COSA FARAI:
A. Stando al testo fornito, con quale argomento si era difeso Zuckerberg nel 2020?
B. Individua nell'elenco tutte le righe che contengono la parola "would" e ricopiale, tenendo conto di maiuscole e minuscole.

TESTO FORNITO:
━━━━
Chiamato a rispondere al perché il suo figlio celebre permetteva al tycoon newyorkese di spargere ai quattro venti menzogne sull’imminente voto, nel 2020 Zuckerberg si era difeso dicendo che le compagnie digitali non dovrebbero essere “arbitri della verità”; in tante altre occasioni – non ultima, sui banchi del Senato – aveva ribadito e ribadirà che la sua è una compagnia tech, mica una media company: sì, è vero, ospitiamo tantissimi contenuti, ma mica li produciamo noi. Un atteggiamento pilatesco, quello di Mr. Facebook – e, per emanazione, di Facebook –, che ha segnato profondamente, e si può dire come niente altro, la vita pubblica degli ultimi vent’anni. Nessuno come Mark Zuckerberg ci ha abituato a donare giornalmente a una piattaforma, a un’app, a un tocco fugace di dita su uno schermo il nostro profondo senso del vivere in una società, nessuno ha influenzato allo stesso modo le sue rappresentazioni e i suoi limiti costitutivi.
Se anche volessimo chiudere un occhio – ma si può fare? – su come la logica pro-engagement, l’introduzione del like per la profilazione dell’utenza e il puntare tutte le chip sul potente News Feed algoritmico abbiano portato anche a guerre civili e morti in Paesi lontani, cui non abbiamo mai prestato attenzione (lo fa, e molto bene, il giornalista del New York Times Max Fisher nel suo The Chaos Machine), rimarrebbe che l’era Zuckerberg ha segnato il passaggio definitivo dal tardo-capitalismo all’economia dell’attenzione, dove tutto è sacrificabile per un pugno di reactions. Il 6 gennaio 2021, quando i seguaci più radicalizzati dell’ex presidente Trump si sono fatti largo nei corridoi del Senato di Washington, cercando dichiaratamente il linciaggio del vicepresidente Mike Pence perché convinti che Joe Biden avesse “rubato l’elezione” al loro beniamino, un dipendente di Facebook scriveva su un forum di discussione aziendale: “Abbiamo alimentato questo incendio per molto tempo. Ora non possiamo sorprenderci del fatto che sia fuori controllo”.
━━━━
DATI MOSTRATI:
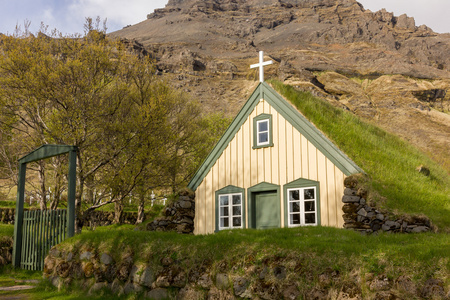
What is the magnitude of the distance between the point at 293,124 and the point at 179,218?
5.70m

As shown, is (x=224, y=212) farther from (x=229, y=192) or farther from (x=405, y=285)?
(x=405, y=285)

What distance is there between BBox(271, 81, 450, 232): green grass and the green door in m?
2.97

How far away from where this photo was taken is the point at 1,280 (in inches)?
442

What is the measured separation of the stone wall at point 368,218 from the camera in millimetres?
11203

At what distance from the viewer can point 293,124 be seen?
13492 millimetres

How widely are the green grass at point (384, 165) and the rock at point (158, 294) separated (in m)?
6.91

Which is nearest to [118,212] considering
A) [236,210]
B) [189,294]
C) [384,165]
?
[236,210]

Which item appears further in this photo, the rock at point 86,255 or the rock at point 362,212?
the rock at point 362,212

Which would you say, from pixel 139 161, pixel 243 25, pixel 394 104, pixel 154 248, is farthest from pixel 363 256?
pixel 243 25

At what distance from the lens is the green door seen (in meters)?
13.5

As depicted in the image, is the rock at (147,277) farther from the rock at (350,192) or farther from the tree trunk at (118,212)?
the tree trunk at (118,212)

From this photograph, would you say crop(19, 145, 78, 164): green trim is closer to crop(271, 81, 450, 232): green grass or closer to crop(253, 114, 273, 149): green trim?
crop(253, 114, 273, 149): green trim

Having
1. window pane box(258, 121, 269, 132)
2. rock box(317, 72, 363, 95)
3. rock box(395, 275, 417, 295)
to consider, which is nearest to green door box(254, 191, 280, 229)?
window pane box(258, 121, 269, 132)

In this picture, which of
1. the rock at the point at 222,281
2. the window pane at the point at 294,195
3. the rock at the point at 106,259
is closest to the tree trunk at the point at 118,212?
the window pane at the point at 294,195
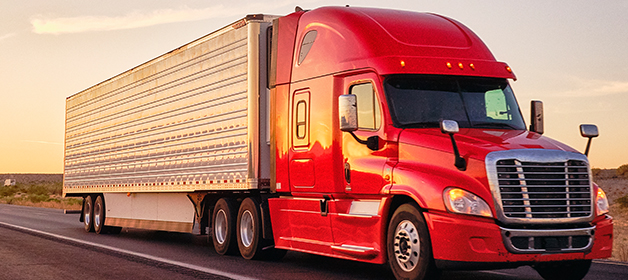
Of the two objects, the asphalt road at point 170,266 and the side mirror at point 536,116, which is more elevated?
the side mirror at point 536,116

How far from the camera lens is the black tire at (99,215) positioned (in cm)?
2044

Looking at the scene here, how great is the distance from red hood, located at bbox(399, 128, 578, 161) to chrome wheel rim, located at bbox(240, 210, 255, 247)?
4.39 metres

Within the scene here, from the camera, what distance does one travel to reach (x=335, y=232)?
10141 mm

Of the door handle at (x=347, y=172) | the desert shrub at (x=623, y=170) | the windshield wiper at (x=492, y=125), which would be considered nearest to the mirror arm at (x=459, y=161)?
the windshield wiper at (x=492, y=125)

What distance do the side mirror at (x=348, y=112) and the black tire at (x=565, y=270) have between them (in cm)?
272

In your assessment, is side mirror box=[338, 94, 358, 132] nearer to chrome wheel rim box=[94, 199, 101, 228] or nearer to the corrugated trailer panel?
the corrugated trailer panel

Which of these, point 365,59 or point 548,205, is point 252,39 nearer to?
point 365,59

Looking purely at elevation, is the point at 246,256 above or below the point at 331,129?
below

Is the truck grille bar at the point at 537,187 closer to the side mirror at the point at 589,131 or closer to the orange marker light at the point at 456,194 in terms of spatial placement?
the orange marker light at the point at 456,194

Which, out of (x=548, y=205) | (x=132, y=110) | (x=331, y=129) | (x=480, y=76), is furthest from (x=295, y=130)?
(x=132, y=110)

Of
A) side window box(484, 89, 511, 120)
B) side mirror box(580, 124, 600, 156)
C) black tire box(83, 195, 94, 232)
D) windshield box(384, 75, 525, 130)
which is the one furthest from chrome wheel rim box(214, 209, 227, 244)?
black tire box(83, 195, 94, 232)

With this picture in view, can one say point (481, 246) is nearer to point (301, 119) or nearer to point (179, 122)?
point (301, 119)

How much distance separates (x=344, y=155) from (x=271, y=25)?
355 centimetres

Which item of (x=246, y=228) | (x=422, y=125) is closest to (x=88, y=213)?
(x=246, y=228)
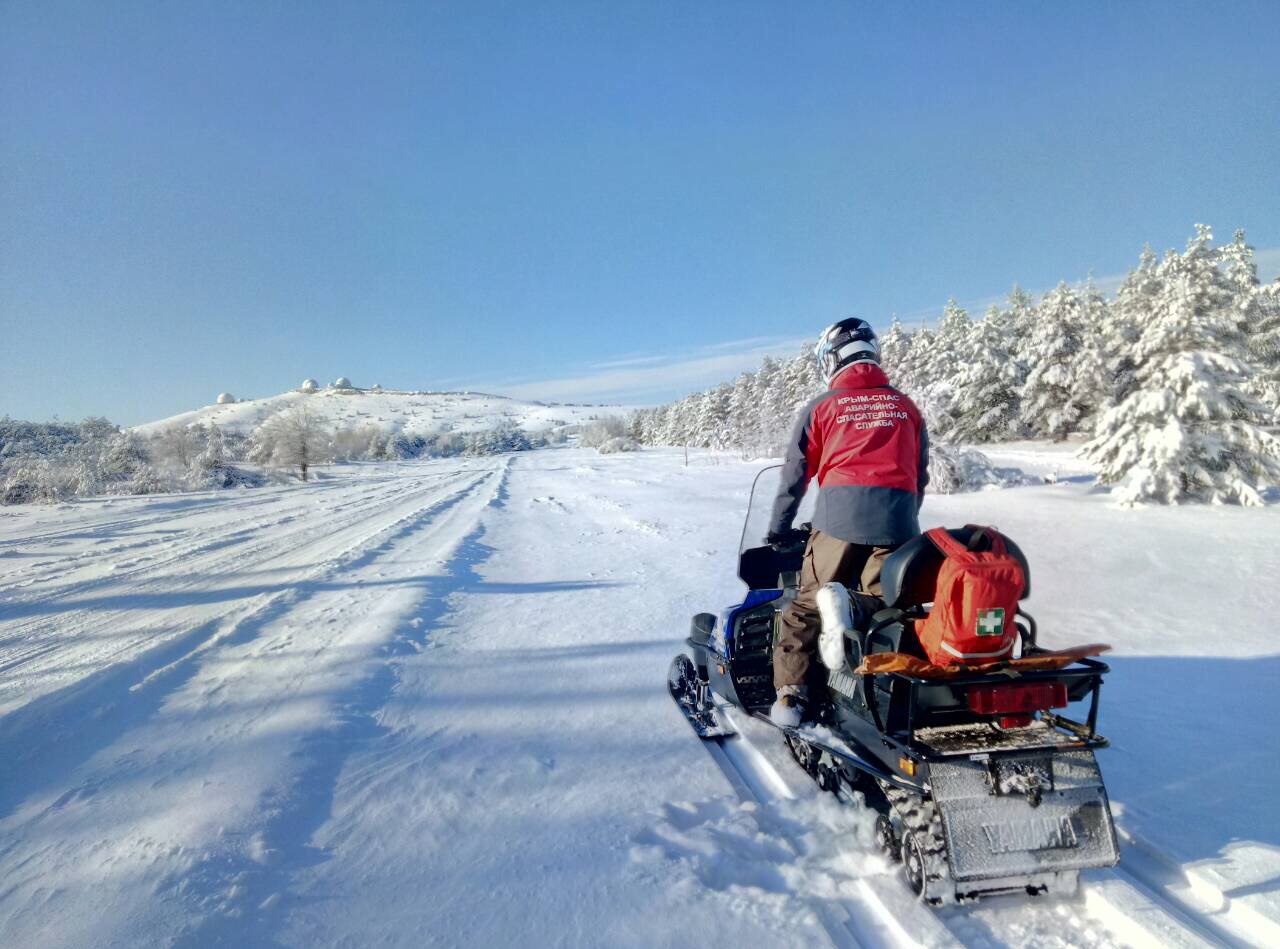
━━━━
SOLUZIONI DEI COMPITI:
A. Aveva detto che le compagnie digitali non dovrebbero essere "arbitri della verità".

B.
Which would you say, from pixel 139 161, pixel 243 25, pixel 394 104, pixel 154 248, is farthest from pixel 363 256?
From this photograph, would you say crop(19, 145, 78, 164): green trim is closer to crop(271, 81, 450, 232): green grass or closer to crop(253, 114, 273, 149): green trim?
Of the door handle at (x=347, y=172) | the desert shrub at (x=623, y=170) | the windshield wiper at (x=492, y=125), which would be considered nearest to the mirror arm at (x=459, y=161)?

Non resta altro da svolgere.